Quand on évoque la Nouvelle-Orléans, avant le fléau de Katrina, le nom de Sydney Bechet est immédiatement sur les lèvres, celui de Louis Armstrong également. Le rapprochement avec Manu Dibango est, par contre plus osé. On n'attendait sûrement pas le saxophoniste camerounais du côté de Bechet ! Or, pour fêter cinquante ans de carrière, le plus "parisien" des musiciens africains, à la tête d'une petite formation, choisie pour obtenir la couleur des années quarante, avec le talentueux vibraphoniste Dany Doriz, reprend quelques-uns des plus gros succès de Sydney Bechet, à la fin de sa vie, comme "Les oignons", "Petite fleur", "Dans les rues d'Antibes" et des thèmes mythiques comme "Royal Garden Blues" ou "Strutting with some barbecue".

Bechet ? Génial à la clarinette et au soprano, le plus parisien des Néo-orléanais jouait à tous les sens du mot : fidèle à la coloration créole, il avait un son aérien, volubile, virevoltant. Le musicologue Jacques Réda évoque "le feu plus encore que la lumière", dans sa lecture du jazz (dont une des couvertures au hasard des éditions est le tableau de Nicolas de Staël, en "hommage aux musiciens et à Sydney Bechet").

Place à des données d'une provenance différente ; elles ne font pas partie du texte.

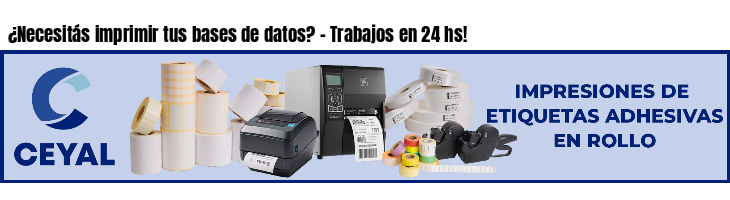¿Necesitás imprimir tus bases de datos? - Trabajos en 24 hs!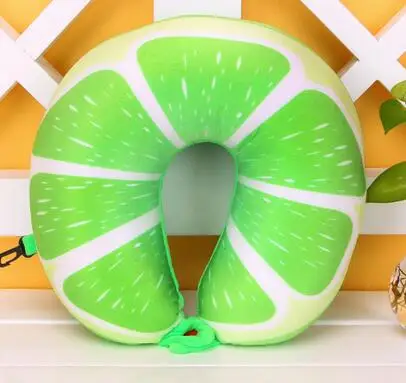 Green orange Удобная мягкая защитная u-образная подушка для шеи для путешествий с фруктами, подушка для шеи с поддержкой головы, подушка для самолета - Цвет: Green orange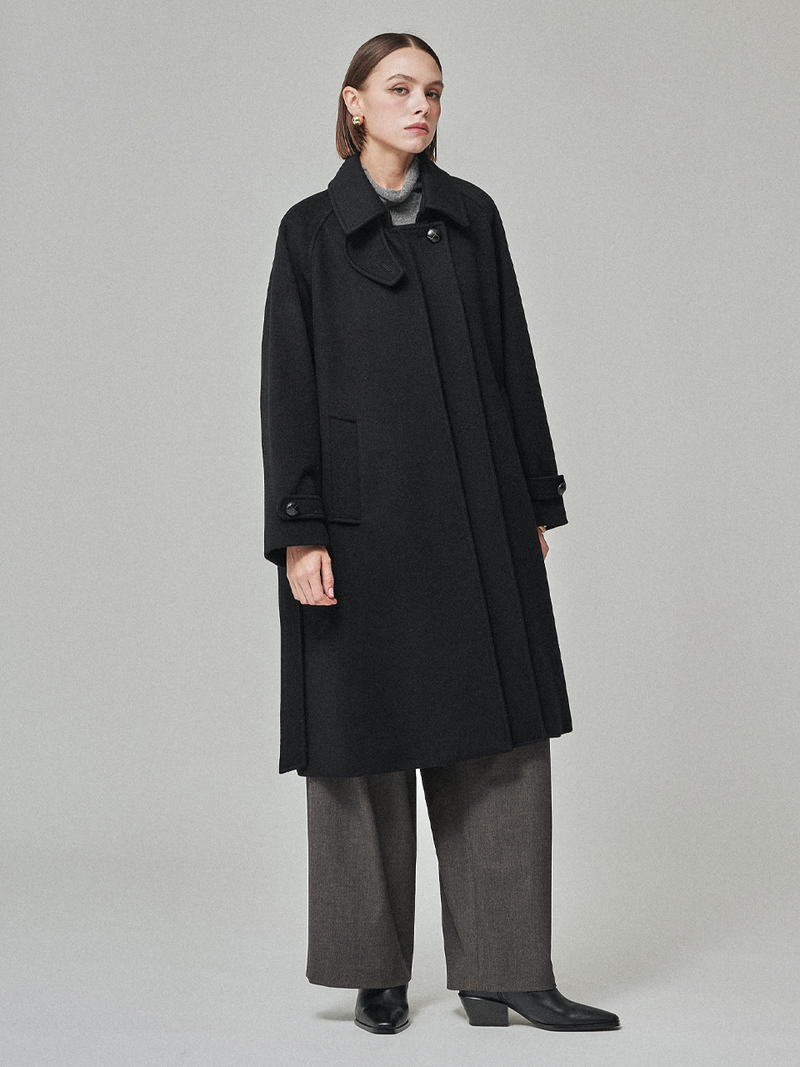 Maison De Ines Layered Placket Coat - Classic Black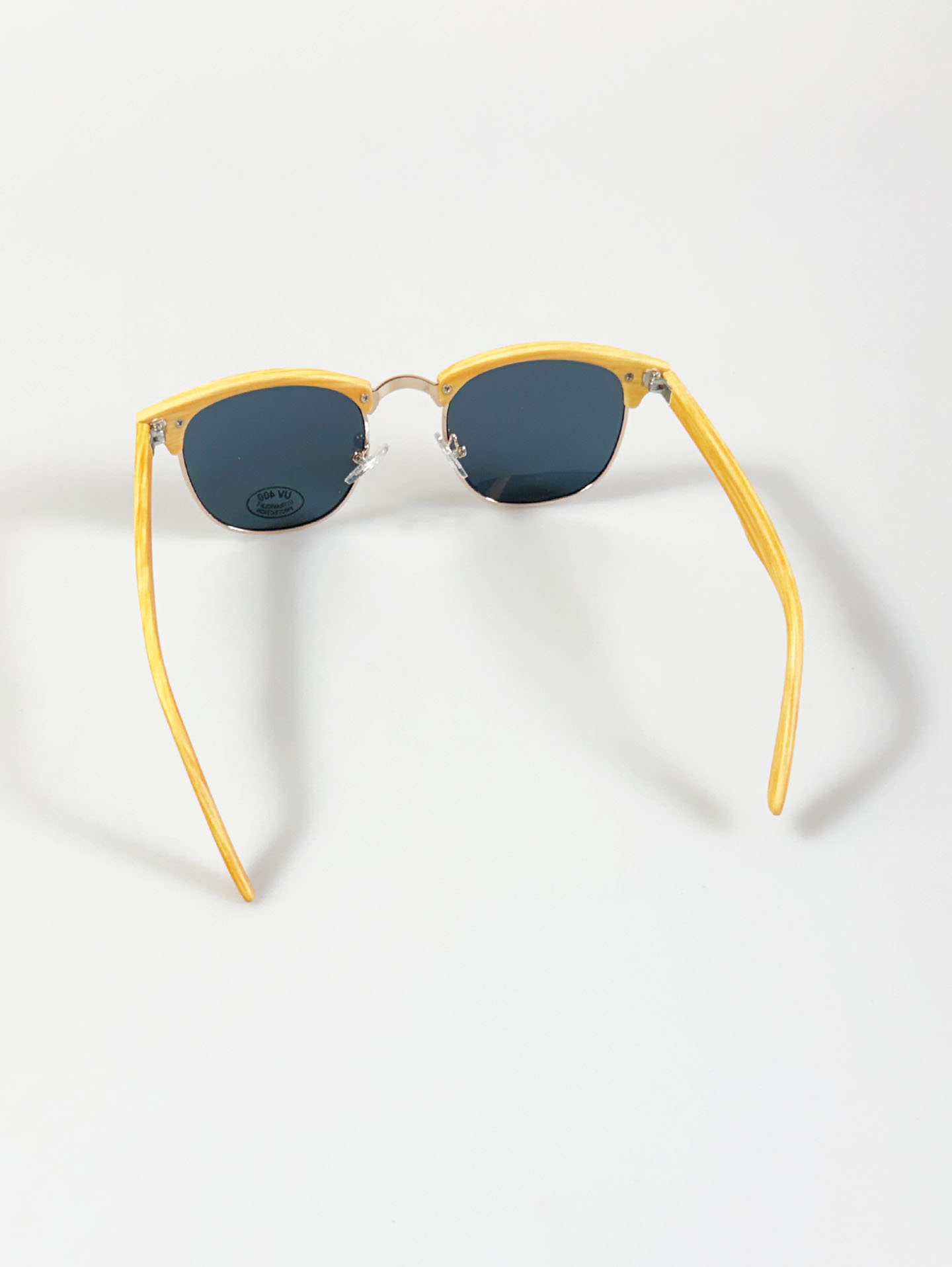 Oak Woodgrain Clubmaster Metal Sunglasses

Avec finesse, le saxophoniste évite le piège de la comparaison, impossible au demeurant. Sans copier (comme il le souligne en rigolant, il ne s'est pas mis pour autant à la "carotte" et jamais son jeu ne tente de reprendre le vibrato de Bechet), l'altiste africain, roi de la pop, de la soul, rejoue avec une tendresse évidente des airs de sa jeunesse sur lesquels il dansait au Vieux Colombier. Son côté résolument solaire, voire débonnaire, apparaît dans son interprétation gouailleuse des "Oignons", ou dans l'évocation festive de certains thème inoxydables comme "Mahogany Hall stomp".

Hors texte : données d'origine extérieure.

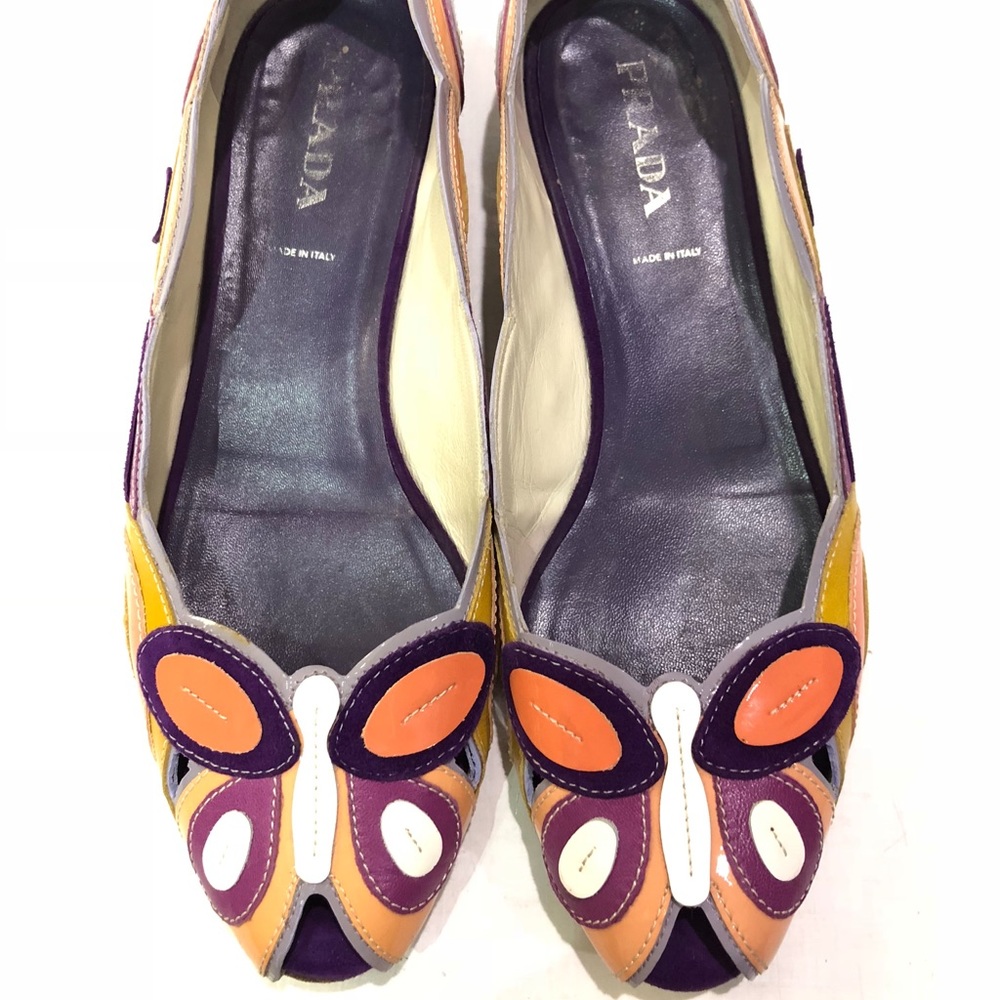Prada patent and suede butterfly flats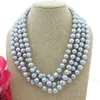 collier de perles d'eau douce grise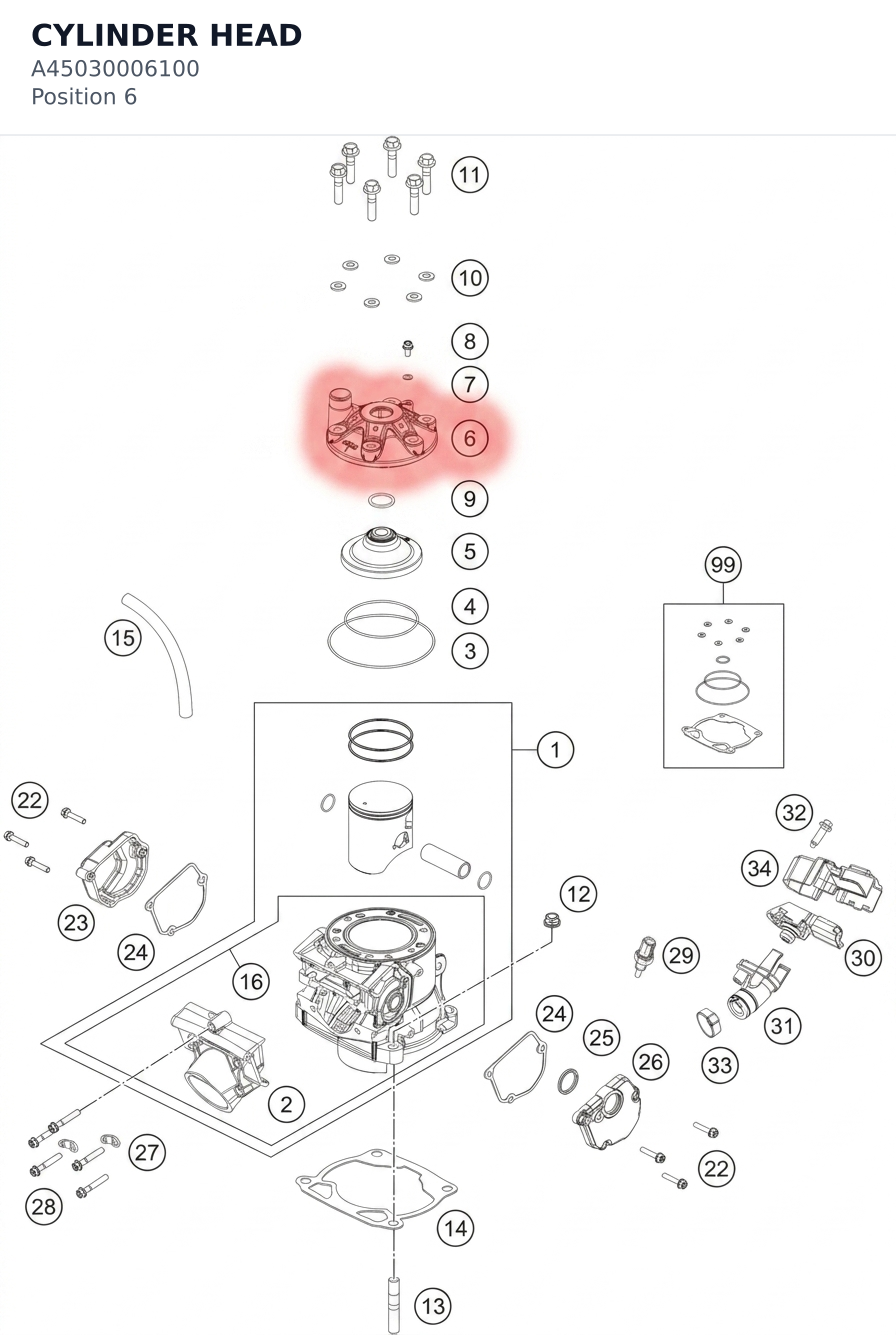 Diagram preview: CYLINDER HEAD (A45030006100)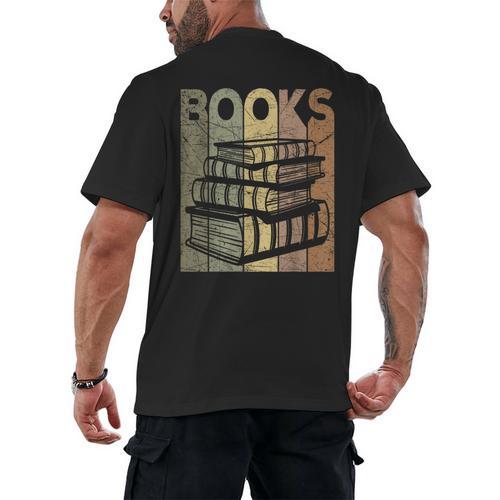 Book Reader Vintage Bookworm Retro Book Lover Men's Back Print T-Shirt - Bookorys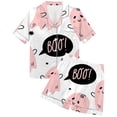 thumbnail image 5 of Ulitacool Pajamas For Womens Halloween Short Sleeve Lapel Sleepwear Shirts Pants Stylish Round Neck Tops Shorts Lapel Button Down 2 Pieces Pjs Set Sleepwear Lightweight Nightwear Light Yellow L, 5 of 5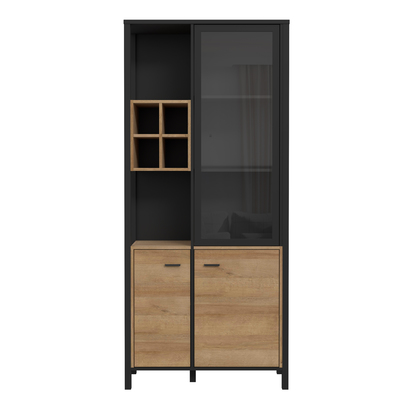Kingston 2 Display Cabinet in Matt Black/Riviera Oak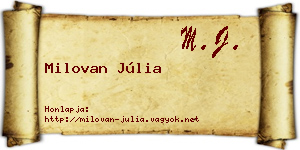 Milovan Júlia névjegykártya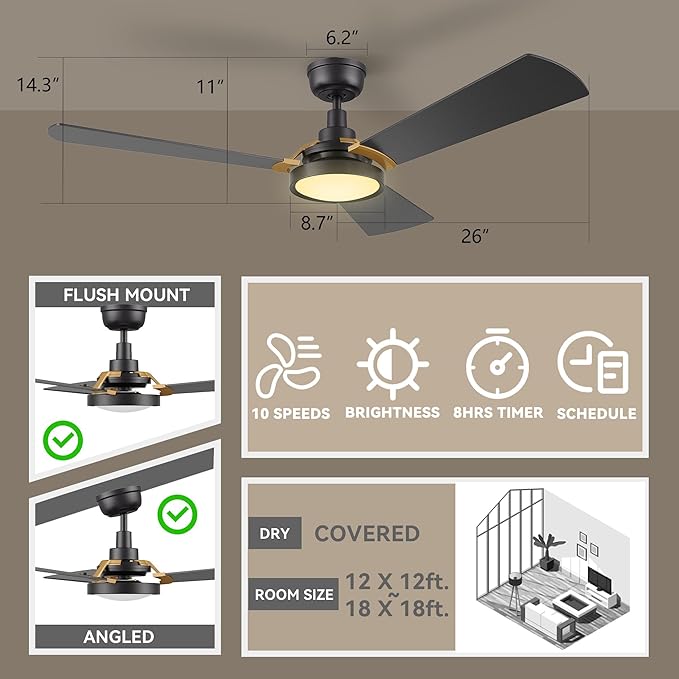 SMAAIR 52 Inch Smart Wifi Ceiling Fans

Bechet mais Armstrong également... Le rapprochement avec Louis Armstrong, clown souvent malgré lui, Manu Dibango se l'autorise et il trompettiserait même dans certaines attaques du "Do you know what it means to miss New Orleans?" dans une version efficace et touchante de ce thème incarné par Louis et Billie. C'est d'ailleurs un des titres que l'on préfère avec "As-tu le cafard ?". C'est à partir de cette plage qu'à notre sens l'album revêt tout son intérêt, car on ne s'avouera pas ému outre mesure par "Dans les rues d'Antibes" - le premier et le dernier titre de l'album - "Les oignons" ou "Petite fleur", chantée de façon décalée, plus près de la variété que d'un jazz néo-orléanais même dans sa phase de revival, même si Manu Dibango nous rappelle que ce succès fut d'abord une chanson.

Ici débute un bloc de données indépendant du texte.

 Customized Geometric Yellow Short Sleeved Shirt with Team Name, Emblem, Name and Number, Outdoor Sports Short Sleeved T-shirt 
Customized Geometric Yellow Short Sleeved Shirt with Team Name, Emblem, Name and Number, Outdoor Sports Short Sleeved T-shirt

Mais, c'est dans les plages proches d'un blues gravement solennel, voire désenchanté, que Manu Dibango joue avec le plus d'élégance et d'émotion (cela est visible dans les deux plages extraites du DVD, au demeurant plus que décevant) délaissant volontairement son rôle de dilettante plaisant. La formation laisse la part belle à Dany Doriz qui joue et prend des solos d'une troublante beauté. Le banjo de Nicolas Peslier et le tuba de Didier Havet sont parfaitement en place, ainsi que la rythmique, au swing solide, respectant les codes du genre. C'est un beau disque collectif, et l'hommage est réussi : contre toute attente, le choix de Manu Dibango se révèle juste. Un disque en apparence léger qui se révèle plus captivant que prévu.